The 830'x177'x69' drydock was built by Gemak in Yalova, Turkey, and transported 13,500 nautical miles to the United States aboard Boskalis' 902'x246' BOKA Vanguard, one of the world's largest semi-submersible heavy-lift ships.

The move was managed by Kuehne+Nagel, which routed the drydock through the Atlantic and Pacific Oceans. Due to its size, the BOKA Vanguard could not transit the Panama Canal.

"It took months of planning, designing, measuring, calculating, checking, and then re-checking, re-calculating, to ensure the two sea giants could become one and sail safely," the company said in a statement.

“We had checklists. Then we had checklists for the checklists: every smallest detail accounted for, nothing left to chance,” said Aliye Erkan Bıyık, national project logistics manager at Kuehne+Nagel.

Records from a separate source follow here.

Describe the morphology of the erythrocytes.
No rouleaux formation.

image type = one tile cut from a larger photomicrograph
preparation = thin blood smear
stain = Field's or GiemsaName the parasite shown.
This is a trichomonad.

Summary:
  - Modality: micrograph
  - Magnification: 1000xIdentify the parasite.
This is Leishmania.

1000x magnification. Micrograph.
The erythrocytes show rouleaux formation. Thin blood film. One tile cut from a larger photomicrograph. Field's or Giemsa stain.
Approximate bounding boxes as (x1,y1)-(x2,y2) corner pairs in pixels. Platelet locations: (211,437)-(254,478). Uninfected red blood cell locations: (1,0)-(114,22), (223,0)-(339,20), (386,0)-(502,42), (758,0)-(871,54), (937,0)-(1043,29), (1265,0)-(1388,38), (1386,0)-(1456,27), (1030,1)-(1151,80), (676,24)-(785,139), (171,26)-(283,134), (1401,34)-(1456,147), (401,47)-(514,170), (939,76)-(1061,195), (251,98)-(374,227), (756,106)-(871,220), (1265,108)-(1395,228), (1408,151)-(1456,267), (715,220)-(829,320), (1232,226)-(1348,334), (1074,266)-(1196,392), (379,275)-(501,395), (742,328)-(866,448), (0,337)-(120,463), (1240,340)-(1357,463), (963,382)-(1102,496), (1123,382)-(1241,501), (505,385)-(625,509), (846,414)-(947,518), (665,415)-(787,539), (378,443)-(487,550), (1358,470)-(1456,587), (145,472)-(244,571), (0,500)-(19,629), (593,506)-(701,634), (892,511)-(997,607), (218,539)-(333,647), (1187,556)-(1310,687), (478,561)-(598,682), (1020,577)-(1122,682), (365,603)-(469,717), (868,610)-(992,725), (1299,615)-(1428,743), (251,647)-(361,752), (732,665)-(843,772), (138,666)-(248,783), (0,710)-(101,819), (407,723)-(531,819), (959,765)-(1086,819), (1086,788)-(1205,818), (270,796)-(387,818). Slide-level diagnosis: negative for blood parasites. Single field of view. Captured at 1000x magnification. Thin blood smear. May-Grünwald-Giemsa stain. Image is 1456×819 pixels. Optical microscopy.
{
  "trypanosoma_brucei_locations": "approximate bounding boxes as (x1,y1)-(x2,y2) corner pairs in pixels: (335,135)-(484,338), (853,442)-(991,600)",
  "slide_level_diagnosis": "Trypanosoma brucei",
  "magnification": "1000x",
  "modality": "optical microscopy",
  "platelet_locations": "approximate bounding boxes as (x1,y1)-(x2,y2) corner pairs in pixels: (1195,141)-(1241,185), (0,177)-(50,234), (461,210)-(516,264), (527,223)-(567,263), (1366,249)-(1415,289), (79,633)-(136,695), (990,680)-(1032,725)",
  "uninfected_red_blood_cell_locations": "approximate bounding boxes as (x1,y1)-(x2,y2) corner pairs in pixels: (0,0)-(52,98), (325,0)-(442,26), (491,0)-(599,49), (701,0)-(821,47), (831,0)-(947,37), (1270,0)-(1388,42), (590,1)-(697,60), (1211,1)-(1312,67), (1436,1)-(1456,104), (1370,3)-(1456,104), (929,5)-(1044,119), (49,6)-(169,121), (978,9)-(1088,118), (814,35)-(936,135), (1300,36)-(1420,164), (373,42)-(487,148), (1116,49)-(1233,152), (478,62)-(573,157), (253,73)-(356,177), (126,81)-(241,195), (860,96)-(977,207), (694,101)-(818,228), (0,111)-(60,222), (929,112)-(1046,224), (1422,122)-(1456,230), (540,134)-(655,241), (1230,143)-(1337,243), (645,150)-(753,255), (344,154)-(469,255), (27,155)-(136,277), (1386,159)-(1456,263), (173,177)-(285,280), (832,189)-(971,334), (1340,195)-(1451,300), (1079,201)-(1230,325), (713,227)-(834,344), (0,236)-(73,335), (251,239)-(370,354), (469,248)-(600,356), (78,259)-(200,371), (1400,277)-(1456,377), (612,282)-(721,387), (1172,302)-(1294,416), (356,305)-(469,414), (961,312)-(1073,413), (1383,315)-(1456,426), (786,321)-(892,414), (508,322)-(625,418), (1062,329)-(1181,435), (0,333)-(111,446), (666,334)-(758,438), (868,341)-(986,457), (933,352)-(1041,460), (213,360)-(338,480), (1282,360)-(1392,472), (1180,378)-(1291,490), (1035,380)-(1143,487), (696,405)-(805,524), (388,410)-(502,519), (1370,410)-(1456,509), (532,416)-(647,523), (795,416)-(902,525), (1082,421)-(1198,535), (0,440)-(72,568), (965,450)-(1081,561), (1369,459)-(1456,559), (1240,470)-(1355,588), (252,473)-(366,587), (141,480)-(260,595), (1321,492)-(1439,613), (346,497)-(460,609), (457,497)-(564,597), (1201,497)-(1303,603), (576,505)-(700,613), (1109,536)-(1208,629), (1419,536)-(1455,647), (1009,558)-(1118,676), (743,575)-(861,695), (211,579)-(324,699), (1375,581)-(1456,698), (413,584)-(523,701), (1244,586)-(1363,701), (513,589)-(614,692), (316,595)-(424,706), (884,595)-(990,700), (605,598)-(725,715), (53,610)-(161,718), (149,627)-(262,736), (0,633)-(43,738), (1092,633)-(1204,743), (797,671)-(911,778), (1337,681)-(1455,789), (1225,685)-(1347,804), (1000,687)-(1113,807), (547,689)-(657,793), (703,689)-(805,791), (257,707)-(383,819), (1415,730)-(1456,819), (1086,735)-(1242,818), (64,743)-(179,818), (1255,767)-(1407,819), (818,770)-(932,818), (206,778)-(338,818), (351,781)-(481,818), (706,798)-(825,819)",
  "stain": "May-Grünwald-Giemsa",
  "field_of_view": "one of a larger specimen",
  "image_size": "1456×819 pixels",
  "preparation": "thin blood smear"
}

The new drydock replaces the 40-year-old NASSCO Builder. With a lifting capacity of 35,000 tons, it enables NASSCO to repair any U.S. Navy ship except Nimitz-class aircraft carriers.

The new drydock features fully electric wing wall cranes, LED lighting throughout, non-copper-containing hull coating, and is more efficient and cleaner for the environment, according to NASSCO.